----- RAW RECORDS -----
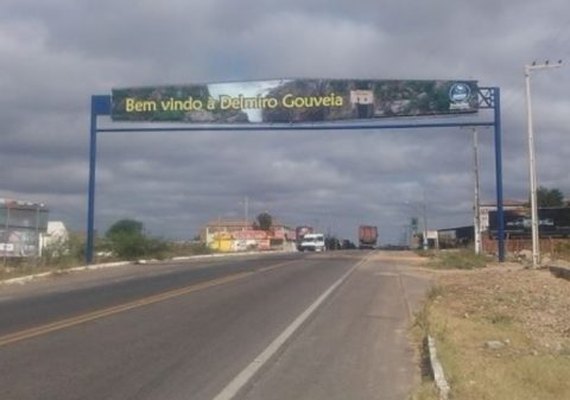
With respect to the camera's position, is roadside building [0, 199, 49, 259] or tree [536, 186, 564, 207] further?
tree [536, 186, 564, 207]

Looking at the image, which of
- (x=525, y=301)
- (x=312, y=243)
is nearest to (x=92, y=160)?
(x=525, y=301)

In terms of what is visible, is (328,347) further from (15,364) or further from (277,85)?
(277,85)

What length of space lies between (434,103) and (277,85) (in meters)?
7.78

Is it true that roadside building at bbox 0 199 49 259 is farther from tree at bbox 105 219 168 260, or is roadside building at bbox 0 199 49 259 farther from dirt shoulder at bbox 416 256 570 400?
dirt shoulder at bbox 416 256 570 400

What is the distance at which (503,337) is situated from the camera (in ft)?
50.3

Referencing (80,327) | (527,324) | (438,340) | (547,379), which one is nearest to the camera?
(547,379)

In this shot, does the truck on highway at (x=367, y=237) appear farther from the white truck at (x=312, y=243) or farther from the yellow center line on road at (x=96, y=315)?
the yellow center line on road at (x=96, y=315)

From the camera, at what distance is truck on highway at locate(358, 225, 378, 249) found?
4980 inches

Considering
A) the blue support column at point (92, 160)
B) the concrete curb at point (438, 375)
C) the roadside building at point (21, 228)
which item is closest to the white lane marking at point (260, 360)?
the concrete curb at point (438, 375)

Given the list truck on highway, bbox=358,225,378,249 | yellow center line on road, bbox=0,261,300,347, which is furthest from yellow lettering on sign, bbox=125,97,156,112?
truck on highway, bbox=358,225,378,249

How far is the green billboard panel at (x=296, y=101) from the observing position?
44.5m

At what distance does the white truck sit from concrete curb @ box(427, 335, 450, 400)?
86636 millimetres

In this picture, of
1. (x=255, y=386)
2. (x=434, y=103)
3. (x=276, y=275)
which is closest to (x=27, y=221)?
(x=276, y=275)

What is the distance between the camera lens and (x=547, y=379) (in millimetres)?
10578
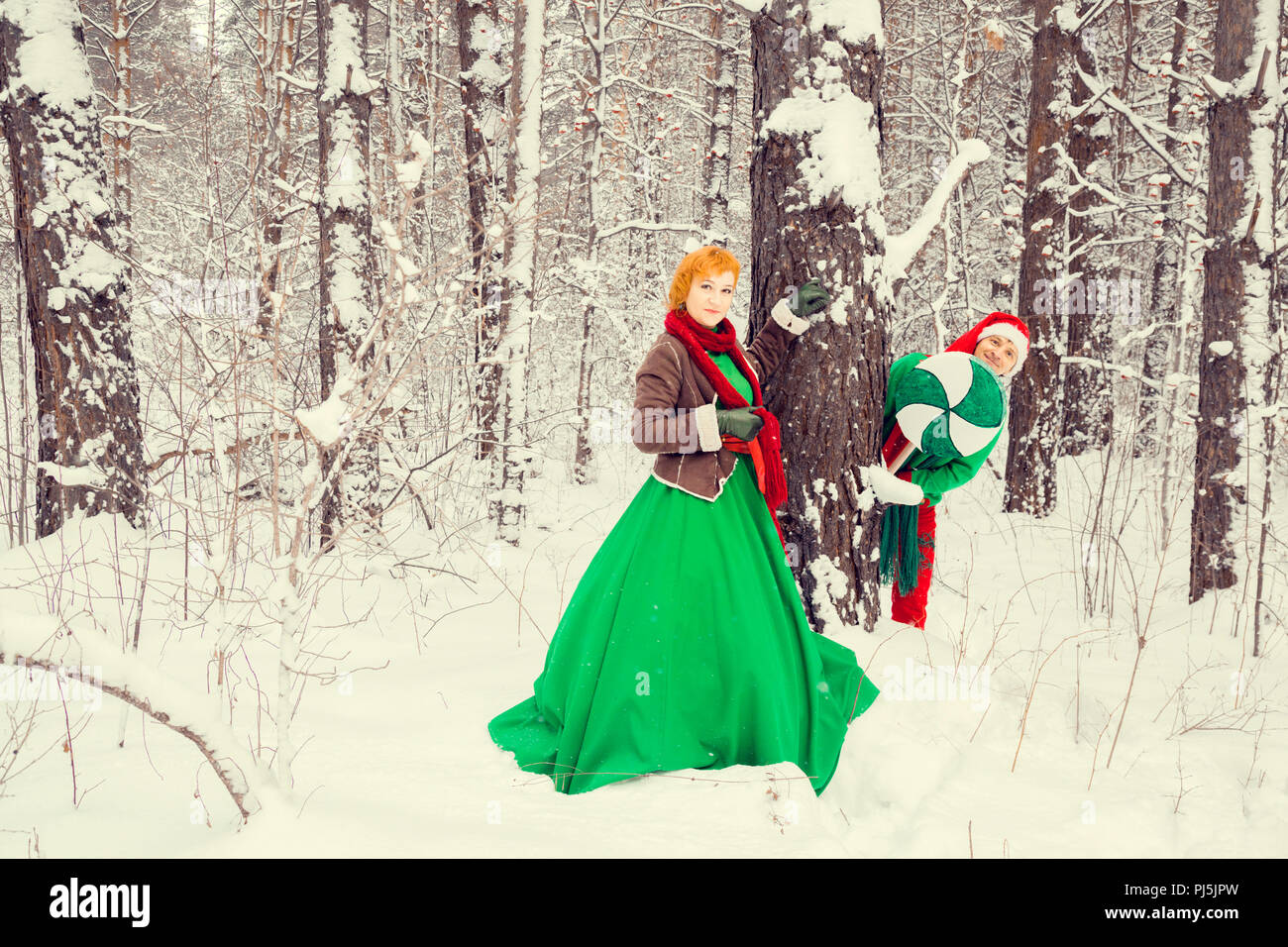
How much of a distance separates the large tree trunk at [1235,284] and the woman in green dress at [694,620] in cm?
319

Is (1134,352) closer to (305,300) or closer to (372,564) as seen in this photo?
(372,564)

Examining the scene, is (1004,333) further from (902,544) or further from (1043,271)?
(1043,271)

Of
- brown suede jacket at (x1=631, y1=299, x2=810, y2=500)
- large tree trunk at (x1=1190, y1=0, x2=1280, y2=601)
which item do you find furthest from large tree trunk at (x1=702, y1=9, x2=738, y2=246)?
brown suede jacket at (x1=631, y1=299, x2=810, y2=500)

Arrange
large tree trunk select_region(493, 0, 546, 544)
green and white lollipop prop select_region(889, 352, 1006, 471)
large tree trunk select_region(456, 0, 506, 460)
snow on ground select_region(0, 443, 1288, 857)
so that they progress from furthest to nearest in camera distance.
A: large tree trunk select_region(456, 0, 506, 460)
large tree trunk select_region(493, 0, 546, 544)
green and white lollipop prop select_region(889, 352, 1006, 471)
snow on ground select_region(0, 443, 1288, 857)

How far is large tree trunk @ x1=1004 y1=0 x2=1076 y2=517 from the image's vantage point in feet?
22.0

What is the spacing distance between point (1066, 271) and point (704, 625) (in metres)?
5.92

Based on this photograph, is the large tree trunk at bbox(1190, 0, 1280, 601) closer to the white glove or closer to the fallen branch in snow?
the white glove

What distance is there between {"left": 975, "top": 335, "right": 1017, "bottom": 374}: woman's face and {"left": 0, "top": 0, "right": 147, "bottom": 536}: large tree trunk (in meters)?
4.48

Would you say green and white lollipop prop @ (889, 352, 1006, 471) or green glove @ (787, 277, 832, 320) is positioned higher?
green glove @ (787, 277, 832, 320)

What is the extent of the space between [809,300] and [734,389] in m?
0.54

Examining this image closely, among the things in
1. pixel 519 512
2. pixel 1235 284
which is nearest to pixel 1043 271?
pixel 1235 284

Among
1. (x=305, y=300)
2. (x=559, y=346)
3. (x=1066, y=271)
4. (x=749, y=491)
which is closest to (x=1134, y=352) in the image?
(x=1066, y=271)

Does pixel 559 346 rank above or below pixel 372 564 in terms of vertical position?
above

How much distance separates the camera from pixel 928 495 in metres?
3.27
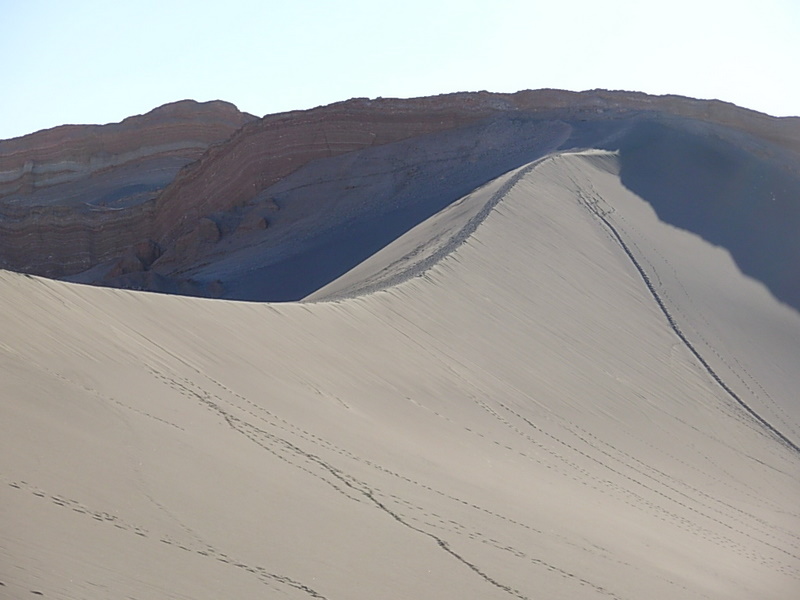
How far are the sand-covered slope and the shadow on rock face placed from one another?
392 cm

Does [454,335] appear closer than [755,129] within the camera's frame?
Yes

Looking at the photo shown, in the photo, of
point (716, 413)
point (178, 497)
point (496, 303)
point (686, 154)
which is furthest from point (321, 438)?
point (686, 154)

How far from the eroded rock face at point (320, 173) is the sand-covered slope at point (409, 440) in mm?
8690

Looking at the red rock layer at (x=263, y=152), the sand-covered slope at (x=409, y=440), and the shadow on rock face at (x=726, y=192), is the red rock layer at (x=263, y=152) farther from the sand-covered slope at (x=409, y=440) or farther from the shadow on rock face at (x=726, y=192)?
the sand-covered slope at (x=409, y=440)

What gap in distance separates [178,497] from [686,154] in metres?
20.0

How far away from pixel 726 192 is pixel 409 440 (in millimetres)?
15926

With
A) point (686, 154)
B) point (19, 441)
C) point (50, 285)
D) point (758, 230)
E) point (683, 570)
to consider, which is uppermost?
point (686, 154)

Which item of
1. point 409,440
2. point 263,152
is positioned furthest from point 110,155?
point 409,440

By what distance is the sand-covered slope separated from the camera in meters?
4.80

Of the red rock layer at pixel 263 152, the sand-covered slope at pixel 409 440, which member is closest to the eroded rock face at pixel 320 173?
the red rock layer at pixel 263 152

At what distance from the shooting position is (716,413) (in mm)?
12992

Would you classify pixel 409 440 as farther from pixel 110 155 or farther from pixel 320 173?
pixel 110 155

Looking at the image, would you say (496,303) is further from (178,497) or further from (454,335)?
(178,497)

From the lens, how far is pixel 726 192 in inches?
865
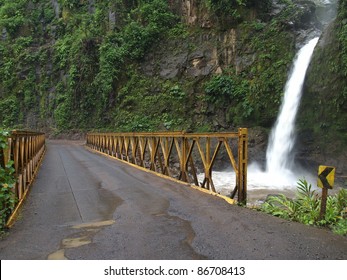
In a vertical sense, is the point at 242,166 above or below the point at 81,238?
above

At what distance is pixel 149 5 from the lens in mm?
26234

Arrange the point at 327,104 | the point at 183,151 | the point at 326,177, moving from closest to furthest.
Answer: the point at 326,177, the point at 183,151, the point at 327,104

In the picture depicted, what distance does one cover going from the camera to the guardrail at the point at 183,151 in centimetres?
637

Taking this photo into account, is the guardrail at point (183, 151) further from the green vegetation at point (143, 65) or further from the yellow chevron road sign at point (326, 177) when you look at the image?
the green vegetation at point (143, 65)

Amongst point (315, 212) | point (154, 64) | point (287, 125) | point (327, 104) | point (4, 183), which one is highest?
point (154, 64)

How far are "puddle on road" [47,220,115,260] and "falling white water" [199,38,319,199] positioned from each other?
417 inches

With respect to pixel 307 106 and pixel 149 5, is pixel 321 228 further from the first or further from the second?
pixel 149 5

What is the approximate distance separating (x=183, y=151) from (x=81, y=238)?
4892 mm

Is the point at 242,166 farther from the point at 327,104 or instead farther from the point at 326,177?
the point at 327,104

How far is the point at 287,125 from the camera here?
17.4 metres

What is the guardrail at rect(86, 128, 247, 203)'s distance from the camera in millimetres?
6371

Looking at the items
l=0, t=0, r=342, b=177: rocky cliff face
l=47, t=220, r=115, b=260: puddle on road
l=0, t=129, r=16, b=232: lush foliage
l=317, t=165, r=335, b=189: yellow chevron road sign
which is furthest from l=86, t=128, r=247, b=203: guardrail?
l=0, t=129, r=16, b=232: lush foliage

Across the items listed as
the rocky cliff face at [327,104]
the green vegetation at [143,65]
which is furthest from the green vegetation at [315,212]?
the green vegetation at [143,65]

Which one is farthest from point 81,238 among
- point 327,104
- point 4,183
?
point 327,104
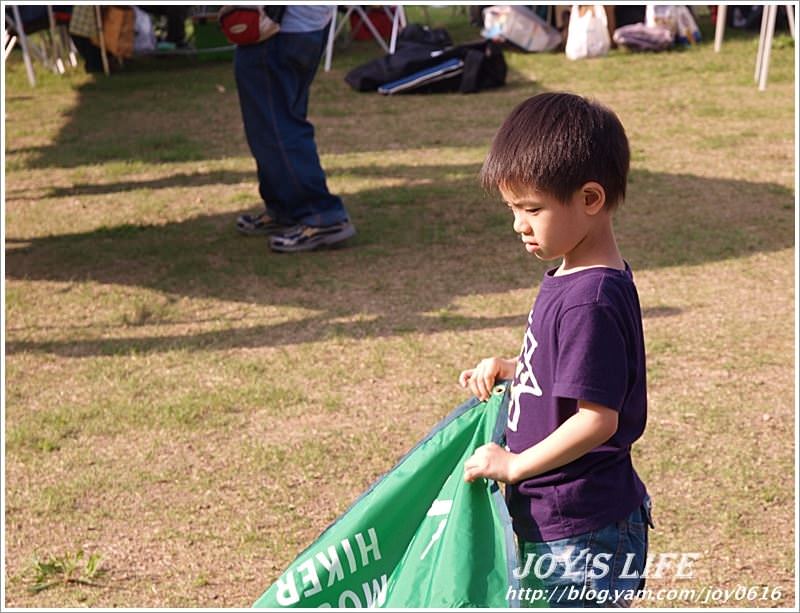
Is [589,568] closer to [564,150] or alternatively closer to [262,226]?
[564,150]

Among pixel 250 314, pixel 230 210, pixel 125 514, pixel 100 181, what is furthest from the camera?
pixel 100 181

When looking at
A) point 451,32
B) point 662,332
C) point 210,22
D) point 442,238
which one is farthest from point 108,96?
point 662,332

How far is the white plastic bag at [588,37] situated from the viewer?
11.6 metres

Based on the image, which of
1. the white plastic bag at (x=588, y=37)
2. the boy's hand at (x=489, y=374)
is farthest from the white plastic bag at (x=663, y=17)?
the boy's hand at (x=489, y=374)

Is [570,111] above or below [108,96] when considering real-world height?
above

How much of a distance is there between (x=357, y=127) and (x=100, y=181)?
7.58ft

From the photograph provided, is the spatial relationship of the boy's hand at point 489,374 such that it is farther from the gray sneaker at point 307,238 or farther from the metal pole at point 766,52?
the metal pole at point 766,52

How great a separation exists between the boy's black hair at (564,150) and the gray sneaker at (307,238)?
3783 millimetres

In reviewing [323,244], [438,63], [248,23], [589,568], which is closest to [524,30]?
[438,63]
-----
**TO BE DONE**
Return exactly the lines from the one containing "When looking at" through the last line of the records above, both included, and nothing else.

**RIGHT ANSWER**
When looking at
A) point 451,32
B) point 662,332
C) point 210,22
D) point 442,238
which one is farthest from point 108,96?
point 662,332

How far is the white plastic bag at [588,37] situated from the viewer?
11.6 metres

Based on the image, which of
1. the white plastic bag at (x=588, y=37)
2. the boy's hand at (x=489, y=374)
is farthest from the white plastic bag at (x=663, y=17)?
the boy's hand at (x=489, y=374)

Is [570,111] above or below [108,96] when considering real-world height?
above

How much of a distance is there between (x=357, y=127) and (x=100, y=181)?
7.58ft

From the photograph provided, is the spatial relationship of the boy's hand at point 489,374 such that it is farther from the gray sneaker at point 307,238 or farther from the metal pole at point 766,52?
the metal pole at point 766,52

How great a separation exists between the boy's black hair at (564,150) and the gray sneaker at (307,238)?
3783 millimetres

In reviewing [323,244], [438,63], [248,23], [589,568], which is closest to [524,30]?
[438,63]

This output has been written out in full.